START Data shown

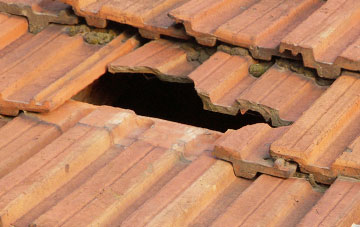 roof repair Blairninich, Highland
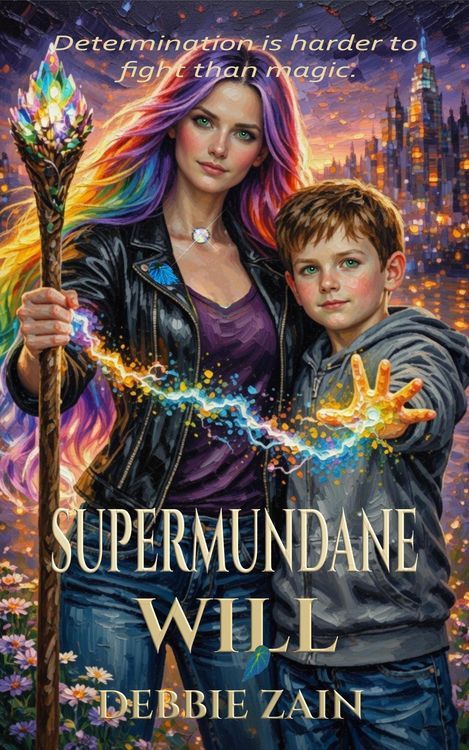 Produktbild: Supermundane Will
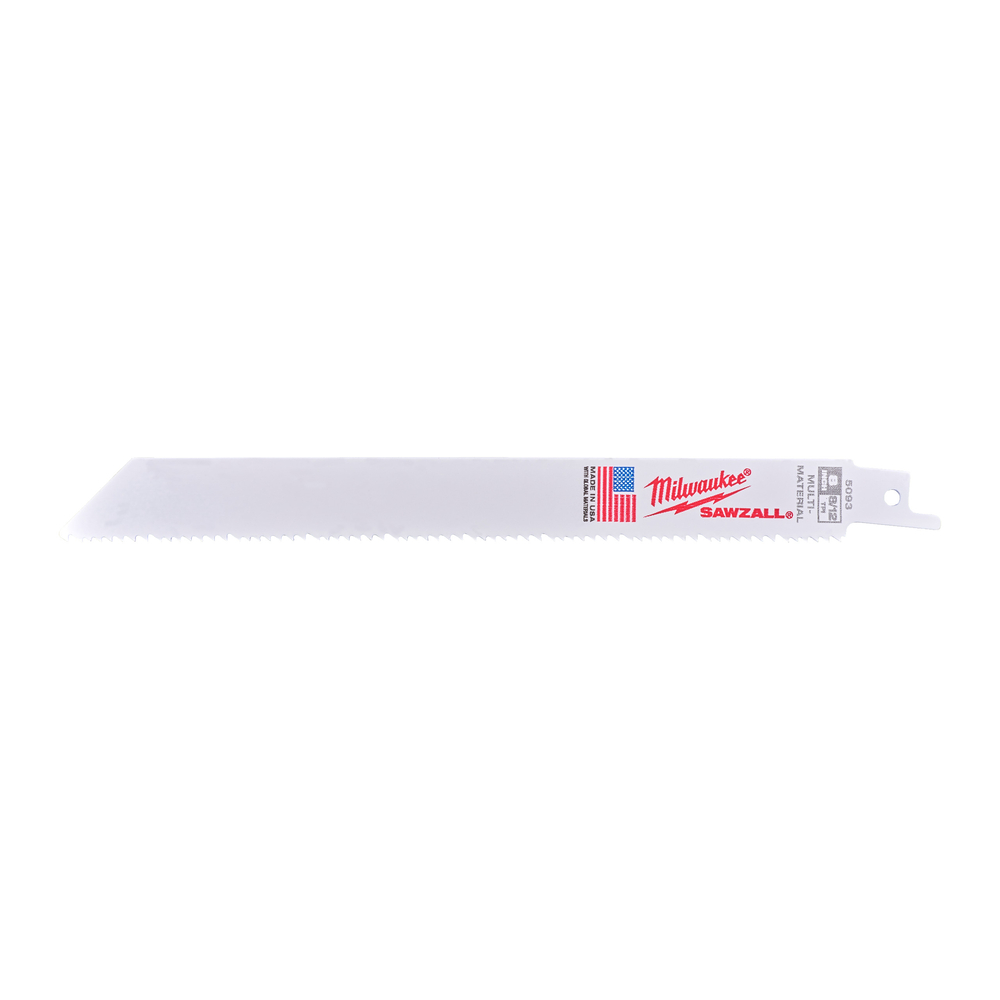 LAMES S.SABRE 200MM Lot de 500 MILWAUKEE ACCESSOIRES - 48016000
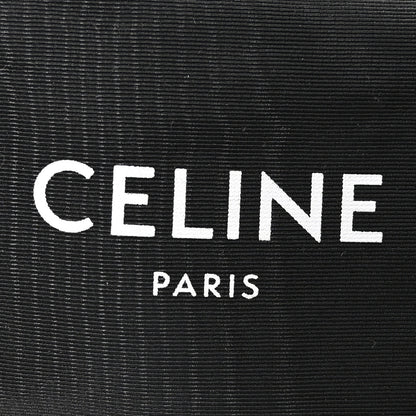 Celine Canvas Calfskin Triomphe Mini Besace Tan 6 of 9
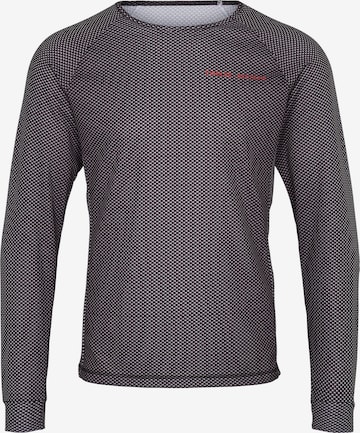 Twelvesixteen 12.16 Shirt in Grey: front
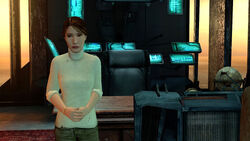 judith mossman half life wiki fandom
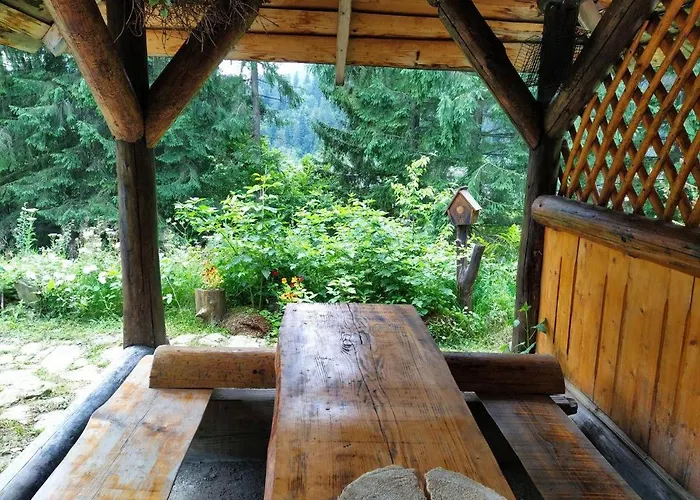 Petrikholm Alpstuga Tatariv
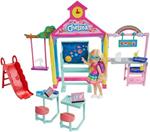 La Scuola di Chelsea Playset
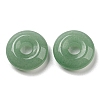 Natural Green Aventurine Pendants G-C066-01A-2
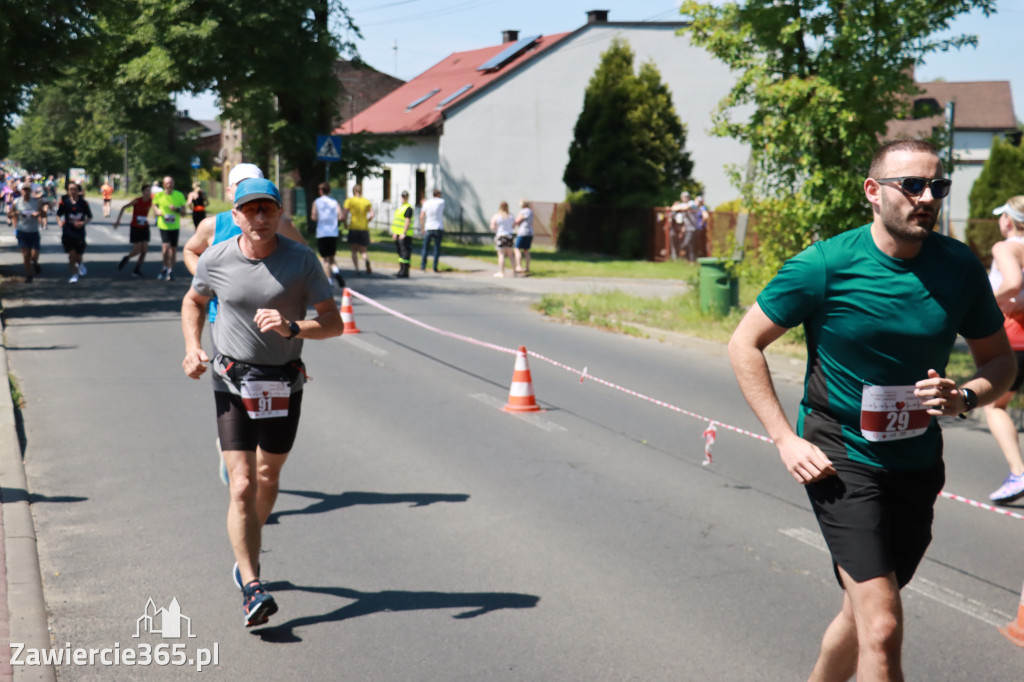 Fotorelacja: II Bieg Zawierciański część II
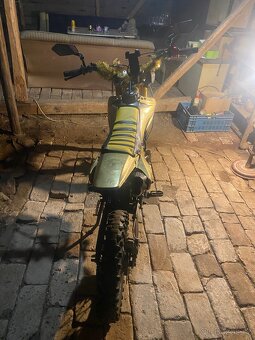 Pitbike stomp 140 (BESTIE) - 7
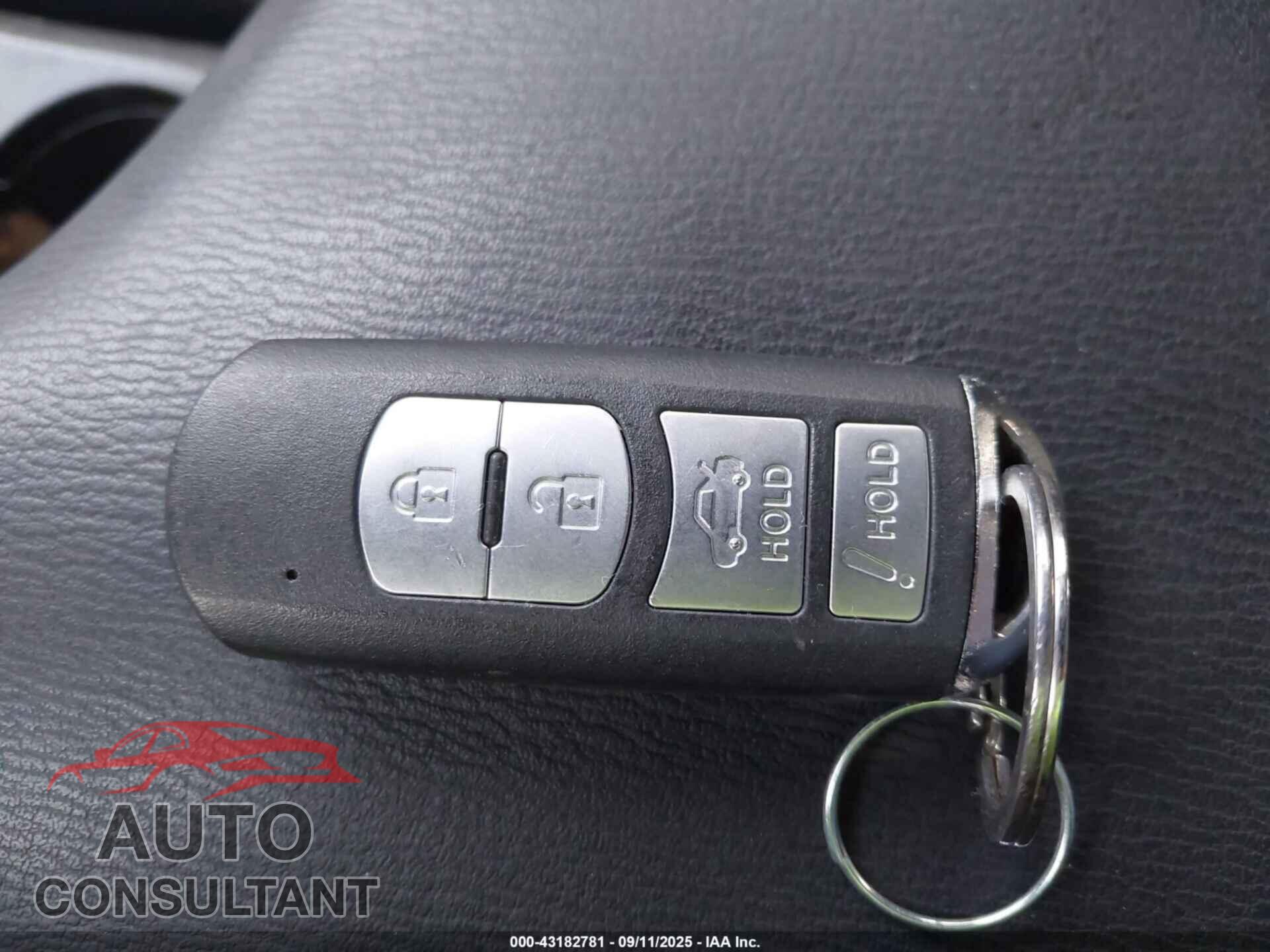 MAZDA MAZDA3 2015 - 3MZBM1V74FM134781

END Data shown

Set down each entry again exactly as written. Pictures stay out.

 roof repair Blairninich, Highland
 Produktbild: Supermundane Will
 LAMES S.SABRE 200MM Lot de 500 MILWAUKEE ACCESSOIRES - 48016000
 Celine Canvas Calfskin Triomphe Mini Besace Tan 6 of 9
 Twelvesixteen 12.16 Shirt in Grey: front
 judith mossman half life wiki fandom
 Petrikholm Alpstuga Tatariv
 La Scuola di Chelsea Playset
 Natural Green Aventurine Pendants G-C066-01A-2
 Fotorelacja: II Bieg Zawierciański część II
 Pitbike stomp 140 (BESTIE) - 7
 MAZDA MAZDA3 2015 - 3MZBM1V74FM134781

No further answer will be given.